Há algo de profundamente equivocado nessa lógica. O exame puramente formal do reajuste, descolado de seus efeitos concretos sobre a vida do beneficiário, transforma um direito fundamental - o acesso à saúde suplementar - em mercadoria de luxo justamente para quem mais precisa dela. A presente reflexão sustenta que o reajuste por faixa etária aplicado ao idoso, ainda quando formalmente regular, pode configurar verdadeira exclusão velada, contrária à dignidade da pessoa humana e ao próprio Estatuto do Idoso. A jurisprudência consolidou, no Tema 952 do STJ, que o reajuste por mudança de faixa etária é válido desde que cumulativamente: previsto em contrato com clareza, respeite as normas da ANS e não aplique percentuais desarrazoados ou aleatórios que onerem excessivamente o consumidor.

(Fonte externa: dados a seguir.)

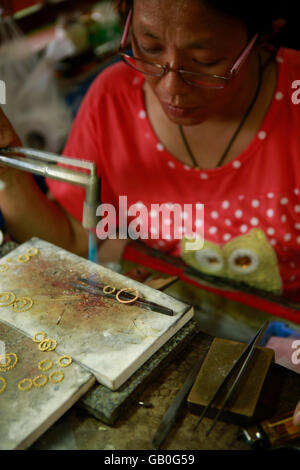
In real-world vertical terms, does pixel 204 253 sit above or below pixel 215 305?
above

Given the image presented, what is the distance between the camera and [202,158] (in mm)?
1683

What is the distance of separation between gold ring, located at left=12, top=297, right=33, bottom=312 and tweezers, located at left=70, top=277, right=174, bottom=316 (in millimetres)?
Result: 124

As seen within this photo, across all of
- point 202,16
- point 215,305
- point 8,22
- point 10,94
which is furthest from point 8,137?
point 8,22

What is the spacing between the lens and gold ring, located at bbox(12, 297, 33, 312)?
1.17m

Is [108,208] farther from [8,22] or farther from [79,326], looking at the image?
[8,22]

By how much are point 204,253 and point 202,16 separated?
89cm

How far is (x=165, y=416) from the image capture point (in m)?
→ 0.99

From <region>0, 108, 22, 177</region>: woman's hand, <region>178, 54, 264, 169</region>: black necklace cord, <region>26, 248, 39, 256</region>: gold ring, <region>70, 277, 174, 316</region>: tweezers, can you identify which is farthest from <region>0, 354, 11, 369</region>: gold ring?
<region>178, 54, 264, 169</region>: black necklace cord

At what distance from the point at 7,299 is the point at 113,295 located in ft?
0.95

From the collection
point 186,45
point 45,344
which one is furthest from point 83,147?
point 45,344

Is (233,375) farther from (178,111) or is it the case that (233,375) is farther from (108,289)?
(178,111)

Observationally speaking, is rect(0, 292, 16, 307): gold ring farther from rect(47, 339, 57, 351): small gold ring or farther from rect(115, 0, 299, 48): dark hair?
rect(115, 0, 299, 48): dark hair

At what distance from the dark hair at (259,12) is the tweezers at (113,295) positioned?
2.56 ft

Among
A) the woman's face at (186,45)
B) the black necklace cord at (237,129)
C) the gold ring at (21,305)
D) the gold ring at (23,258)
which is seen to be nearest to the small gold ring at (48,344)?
the gold ring at (21,305)
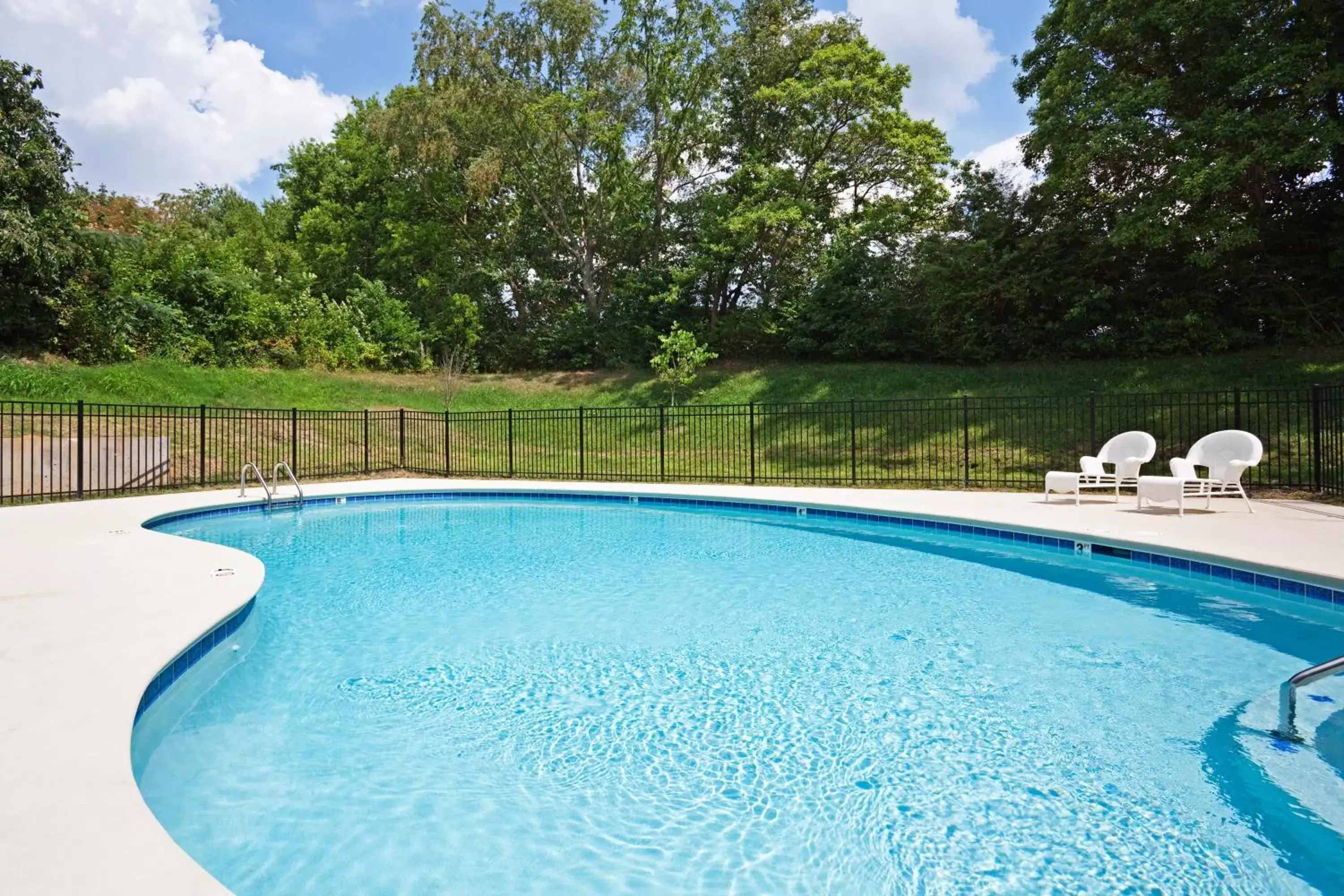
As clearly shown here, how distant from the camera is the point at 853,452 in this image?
1166 centimetres

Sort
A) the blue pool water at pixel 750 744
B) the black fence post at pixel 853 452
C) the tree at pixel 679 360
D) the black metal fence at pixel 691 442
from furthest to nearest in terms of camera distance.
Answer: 1. the tree at pixel 679 360
2. the black fence post at pixel 853 452
3. the black metal fence at pixel 691 442
4. the blue pool water at pixel 750 744

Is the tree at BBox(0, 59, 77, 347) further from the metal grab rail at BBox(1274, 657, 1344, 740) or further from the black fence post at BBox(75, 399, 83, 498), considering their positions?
the metal grab rail at BBox(1274, 657, 1344, 740)

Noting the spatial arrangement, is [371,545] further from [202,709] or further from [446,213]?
[446,213]

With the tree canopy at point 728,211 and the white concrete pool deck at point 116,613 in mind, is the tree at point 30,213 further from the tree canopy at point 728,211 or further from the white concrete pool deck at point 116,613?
the white concrete pool deck at point 116,613

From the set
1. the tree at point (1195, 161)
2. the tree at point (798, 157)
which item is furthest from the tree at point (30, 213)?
the tree at point (1195, 161)

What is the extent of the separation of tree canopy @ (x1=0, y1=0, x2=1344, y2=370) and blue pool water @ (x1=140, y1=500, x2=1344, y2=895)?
11607 millimetres

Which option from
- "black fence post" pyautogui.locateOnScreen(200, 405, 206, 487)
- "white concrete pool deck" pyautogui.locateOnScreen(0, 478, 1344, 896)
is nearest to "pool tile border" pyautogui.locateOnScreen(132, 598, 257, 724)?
"white concrete pool deck" pyautogui.locateOnScreen(0, 478, 1344, 896)

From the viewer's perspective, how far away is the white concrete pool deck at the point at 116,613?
5.58 feet

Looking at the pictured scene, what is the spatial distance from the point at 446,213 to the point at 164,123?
1072 cm

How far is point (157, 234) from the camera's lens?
62.7 ft

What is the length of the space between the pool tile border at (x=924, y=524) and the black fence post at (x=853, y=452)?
2164 mm

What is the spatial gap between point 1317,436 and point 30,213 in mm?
23300

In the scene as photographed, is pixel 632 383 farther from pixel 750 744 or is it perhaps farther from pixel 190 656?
pixel 750 744

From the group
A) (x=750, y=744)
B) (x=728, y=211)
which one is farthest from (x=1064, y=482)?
(x=728, y=211)
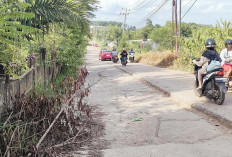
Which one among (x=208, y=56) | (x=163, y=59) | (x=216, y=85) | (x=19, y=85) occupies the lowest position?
(x=216, y=85)

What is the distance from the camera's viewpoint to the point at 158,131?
4.84 m

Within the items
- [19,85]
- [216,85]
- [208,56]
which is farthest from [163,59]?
[19,85]

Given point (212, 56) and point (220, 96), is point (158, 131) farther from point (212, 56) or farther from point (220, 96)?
point (212, 56)

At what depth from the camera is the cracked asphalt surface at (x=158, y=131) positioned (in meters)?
3.87

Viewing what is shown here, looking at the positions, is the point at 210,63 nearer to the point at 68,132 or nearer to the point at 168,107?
the point at 168,107

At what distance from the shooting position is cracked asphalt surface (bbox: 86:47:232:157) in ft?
12.7

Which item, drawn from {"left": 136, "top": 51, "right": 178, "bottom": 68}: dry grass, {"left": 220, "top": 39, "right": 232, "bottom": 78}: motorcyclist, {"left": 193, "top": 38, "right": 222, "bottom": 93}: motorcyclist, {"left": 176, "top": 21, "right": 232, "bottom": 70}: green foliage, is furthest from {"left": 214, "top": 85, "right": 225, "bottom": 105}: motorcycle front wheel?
{"left": 136, "top": 51, "right": 178, "bottom": 68}: dry grass

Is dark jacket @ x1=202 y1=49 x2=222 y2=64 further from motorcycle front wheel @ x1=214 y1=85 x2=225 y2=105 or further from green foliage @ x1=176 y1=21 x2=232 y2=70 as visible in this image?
green foliage @ x1=176 y1=21 x2=232 y2=70

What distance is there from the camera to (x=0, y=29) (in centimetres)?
263

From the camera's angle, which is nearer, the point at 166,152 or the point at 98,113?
the point at 166,152

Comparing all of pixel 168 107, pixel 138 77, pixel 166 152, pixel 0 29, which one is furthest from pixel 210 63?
pixel 138 77

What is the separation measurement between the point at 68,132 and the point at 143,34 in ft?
329

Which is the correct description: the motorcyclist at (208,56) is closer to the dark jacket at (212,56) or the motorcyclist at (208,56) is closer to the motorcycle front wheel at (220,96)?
the dark jacket at (212,56)

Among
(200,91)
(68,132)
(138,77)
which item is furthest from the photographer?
(138,77)
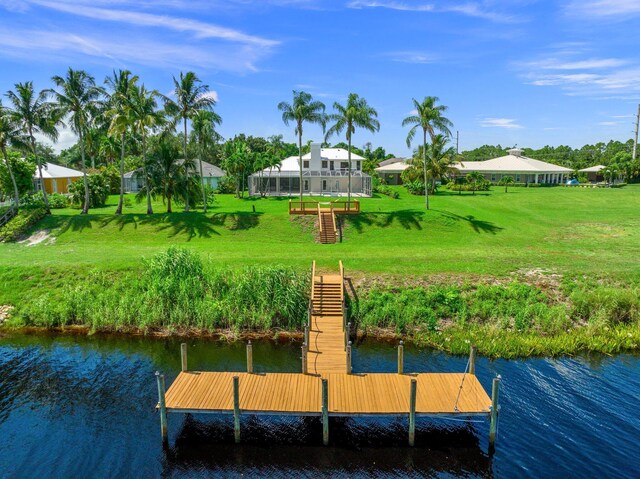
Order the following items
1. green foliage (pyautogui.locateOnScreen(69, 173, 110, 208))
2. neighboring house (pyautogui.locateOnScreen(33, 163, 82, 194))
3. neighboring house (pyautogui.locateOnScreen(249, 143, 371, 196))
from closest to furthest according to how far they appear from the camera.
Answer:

O critério parece protetivo. Na prática, porém, a fiscalização tem se concentrado nos dois primeiros requisitos - quase sempre cumpridos pelas operadoras - e tratado o terceiro de forma residual, exigindo do beneficiário a prova matemática da abusividade. Essa inversão silenciosa do ônus argumentativo é o ponto cego do sistema.
Quando o consumidor de 58 anos paga R$ 1.200 e, ao completar 59, passa a pagar R$ 2.400, o tribunal frequentemente se contenta com a planilha atuarial apresentada pela operadora. O que não se examina é se aquele percentual, somado aos reajustes anuais por sinistralidade que virão nos anos seguintes, simplesmente expulsa o idoso do plano. E expulsa porque ele não tem como pagar - não porque desistiu.
O art. 15, §3º, do Estatuto do Idoso (lei 10.741/03) é taxativo ao vedar a discriminação do idoso por meio de cobrança de valores diferenciados em razão da idade nos planos de saúde. O STJ, no julgamento do REsp 1.568.244/RJ, afirmou que essa vedação não impede o reajuste por faixa etária em si, mas exige que ele seja razoável e justificado.
A questão é: razoável segundo qual parâmetro? Se o critério for exclusivamente atuarial - o custo médio dos sinistros da faixa -, qualquer reajuste será sempre justificável, porque idosos efetivamente utilizam mais o plano. Mas esse raciocínio circular esvazia a proteção legal: transforma o Estatuto do Idoso em letra morta diante de uma planilha. A razoabilidade exigida pelo STJ precisa, necessariamente, dialogar com a capacidade econômica do beneficiário e com a função social do contrato de plano de saúde.
O contrato de plano de saúde é, por natureza, cativo e de longa duração. O beneficiário ingressa jovem, paga durante décadas mensalidades calculadas sobre um risco baixo, e essa contribuição prévia financia exatamente a cobertura que ele utilizará na velhice. Permitir que, ao completar 59 anos, esse mesmo beneficiário seja submetido a um reajuste que inviabiliza a continuidade do contrato significa quebrar a lógica securitária que justificou todos os pagamentos anteriores.
Há aqui um caso claro de violação à boa-fé objetiva, na modalidade venire contra factum proprium: a operadora se beneficiou por anos da contribuição do segurado de baixo risco e, no momento em que esse risco se materializa, pratica um ato - o reajuste - que, embora formalmente lícito, frustra a expectativa legítima de manutenção do contrato em condições suportáveis.
Há reajustes que são abusivos pelo percentual. Há outros que são abusivos pelo efeito. O reajuste por faixa etária aplicado ao idoso brasileiro pertence, com frequência, à segunda categoria: respeita a forma e desrespeita o propósito. Reconhecer essa distinção é o passo necessário para que a saúde suplementar cumpra sua função constitucional, em vez de funcionar como um mecanismo silencioso de seleção adversa contra quem envelheceu pagando suas mensalidades em dia.
O Judiciário tem em mãos as ferramentas - Estatuto do Idoso, CDC, princípios contratuais, Tema 952 do STJ. Falta apenas aplicá-las com a coragem de olhar para além da planilha.